この課題に対応するため、特別なルールが設けられています。
対象となる役務の例
• 電子書籍、音楽、動画の配信
• インターネット広告の配信
• クラウドサービスの利用
• オンラインゲームの提供
判定基準
役務の提供場所ではなく、「役務の提供を受ける者の住所等」で内外判定を行います。
課税関係への影響
この特別なルールにより、サービスの提供元が海外の事業者であっても、そのサービスの提供を受けるのが日本国内に住所等を有する者(個人・法人)であれば、その取引は「国内取引」として日本の消費税の課税対象となります。
補足情報
この論点は非常に複雑なため、詳細は国税庁のタックスアンサー「コード6118 国境を越えた役務の提供に係る消費税の課税関係」をご参照ください。
3.4. 特殊なケースの取り扱い
実務では、より複雑な取引形態も存在します。ここでは代表的な2つのケースを見ていきます。
■三国間貿易
定義 事業者が国外において購入した資産を、日本国内に搬入することなく、そのまま国外の他者へ譲渡する取引を指します。いわゆる仲介貿易です。
課税関係 この取引は、国外に所在する資産の譲渡に他なりません。したがって、会計上の処理方法に関わらず「国外取引」に該当し、消費税の課税対象とはなりません。
■国内および国外にわたって行われる役務の提供
具体例 日本の事業者がクライアントから「特定国の市場調査」を請け負い、国外で現地調査を行い、その結果を日本で分析し報告書を作成する、といったケースです。
判定ルール このような役務提供の内外判定は、契約内容によって異なります。
• 合理的に区分されている場合:
契約において、国内で行う作業(報告書作成等)と国外で行う作業(現地調査等)の対価が合理的に区分されている場合は、その区分に従ってそれぞれ内外判定を行います。
• 合理的に区分されていない場合:
対価が一体となっている場合は、「役務の提供を行う者の役務の提供に係る事務所等の所在地」で内外判定を行います。この例では、日本の事業者の事務所が日本にあれば、たとえ海外での作業が大半を占めていたとしても、対価の全額が国内取引と見なされ、消費税の課税対象となります。

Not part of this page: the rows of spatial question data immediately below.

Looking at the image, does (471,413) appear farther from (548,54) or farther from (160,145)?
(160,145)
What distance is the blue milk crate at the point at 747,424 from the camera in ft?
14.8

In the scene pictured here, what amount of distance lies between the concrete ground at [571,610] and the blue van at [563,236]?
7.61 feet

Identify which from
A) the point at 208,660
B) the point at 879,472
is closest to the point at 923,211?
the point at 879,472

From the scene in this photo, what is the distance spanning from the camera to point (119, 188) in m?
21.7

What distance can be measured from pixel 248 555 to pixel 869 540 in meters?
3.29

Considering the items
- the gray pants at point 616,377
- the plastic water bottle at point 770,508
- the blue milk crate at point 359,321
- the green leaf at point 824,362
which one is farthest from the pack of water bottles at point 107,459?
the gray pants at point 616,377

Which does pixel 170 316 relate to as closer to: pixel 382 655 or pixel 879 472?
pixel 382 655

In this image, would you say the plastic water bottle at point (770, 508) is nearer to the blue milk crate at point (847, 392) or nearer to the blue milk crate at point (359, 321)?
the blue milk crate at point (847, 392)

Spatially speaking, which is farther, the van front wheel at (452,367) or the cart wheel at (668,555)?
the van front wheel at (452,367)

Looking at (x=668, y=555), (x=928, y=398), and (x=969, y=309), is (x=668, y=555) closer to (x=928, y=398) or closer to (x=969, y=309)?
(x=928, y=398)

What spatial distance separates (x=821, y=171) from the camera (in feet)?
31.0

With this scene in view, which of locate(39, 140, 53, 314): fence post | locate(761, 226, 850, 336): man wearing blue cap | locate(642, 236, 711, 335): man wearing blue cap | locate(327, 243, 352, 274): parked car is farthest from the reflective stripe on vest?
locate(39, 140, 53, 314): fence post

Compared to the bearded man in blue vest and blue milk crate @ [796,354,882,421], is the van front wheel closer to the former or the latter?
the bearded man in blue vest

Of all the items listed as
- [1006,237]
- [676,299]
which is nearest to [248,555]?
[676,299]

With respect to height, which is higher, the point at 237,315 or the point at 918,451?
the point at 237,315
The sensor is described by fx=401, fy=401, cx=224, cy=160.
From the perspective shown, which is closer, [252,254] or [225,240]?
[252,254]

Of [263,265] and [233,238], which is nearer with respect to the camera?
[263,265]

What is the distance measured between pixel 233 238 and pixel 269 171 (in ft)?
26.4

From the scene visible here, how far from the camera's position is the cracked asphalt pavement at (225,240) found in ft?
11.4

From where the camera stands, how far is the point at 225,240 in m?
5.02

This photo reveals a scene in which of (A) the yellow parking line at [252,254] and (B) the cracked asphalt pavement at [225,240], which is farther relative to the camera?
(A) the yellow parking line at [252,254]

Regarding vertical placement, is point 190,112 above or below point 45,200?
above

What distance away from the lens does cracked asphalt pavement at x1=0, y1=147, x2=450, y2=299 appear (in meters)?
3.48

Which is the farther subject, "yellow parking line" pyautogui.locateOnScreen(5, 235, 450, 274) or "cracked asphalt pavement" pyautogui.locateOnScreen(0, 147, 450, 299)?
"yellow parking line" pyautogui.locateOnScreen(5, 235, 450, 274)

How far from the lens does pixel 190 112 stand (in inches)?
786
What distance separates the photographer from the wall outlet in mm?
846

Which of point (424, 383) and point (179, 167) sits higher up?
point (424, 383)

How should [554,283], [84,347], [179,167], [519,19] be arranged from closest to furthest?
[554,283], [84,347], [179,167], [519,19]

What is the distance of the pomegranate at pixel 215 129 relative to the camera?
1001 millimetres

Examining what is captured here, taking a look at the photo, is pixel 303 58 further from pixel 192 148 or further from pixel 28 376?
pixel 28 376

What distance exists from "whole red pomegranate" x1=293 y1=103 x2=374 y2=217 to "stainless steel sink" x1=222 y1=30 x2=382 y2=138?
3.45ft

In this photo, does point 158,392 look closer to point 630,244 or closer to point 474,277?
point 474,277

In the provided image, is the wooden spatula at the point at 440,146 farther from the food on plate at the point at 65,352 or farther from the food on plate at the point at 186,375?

これらの判定基準を正確に理解し、一つひとつの取引に適用していくことが、実務における適切な経理処理の第一歩となります。
4. まとめ:実務における注意点
これまで解説してきた内容を踏まえ、新人スタッフの方や企業の経理担当者の皆様が、日々の実務で特に注意すべき点を以下にまとめます。
取引の性質の確認
まず、目の前の取引が「資産の譲渡・貸付け」なのか、あるいは「役務の提供」なのかを正確に把握してください。ここが判定の出発点です。
「場所」の特定
契約書や請求書、納品書などの関連資料から、資産の「所在場所」や役務の「提供場所」がどこであるかを客観的に確認することが不可欠です。
デジタルサービスへの警戒
国外の事業者からインターネットを介したサービス(ソフトウェア、広告、サーバー利用など)の提供を受ける際は、それが「電気通信利用役務の提供」に該当しないか、常に意識してください。該当する場合は、原則として課税仕入れとなります。
契約内容の重要性
特に国内外にまたがる役務提供では、対価の区分が契約書に明記されているかが判定の鍵となります。契約締結の段階から経理部門として関与し、消費税の取り扱いを明確にしておくことは、単なるコンプライアンス遵守にとどまらず、不要な税務リスクを回避する上で極めて有効な戦略です。
三国間貿易の経理処理
三国間貿易は消費税の不課税取引ですが、法人税の所得計算上は当然ながら収益と費用を認識する必要があります。ここの記録が曖昧だと、税務調査で取引自体の実在性を疑われかねないため、契約書や資金の流れを示す資料は厳格に管理してください。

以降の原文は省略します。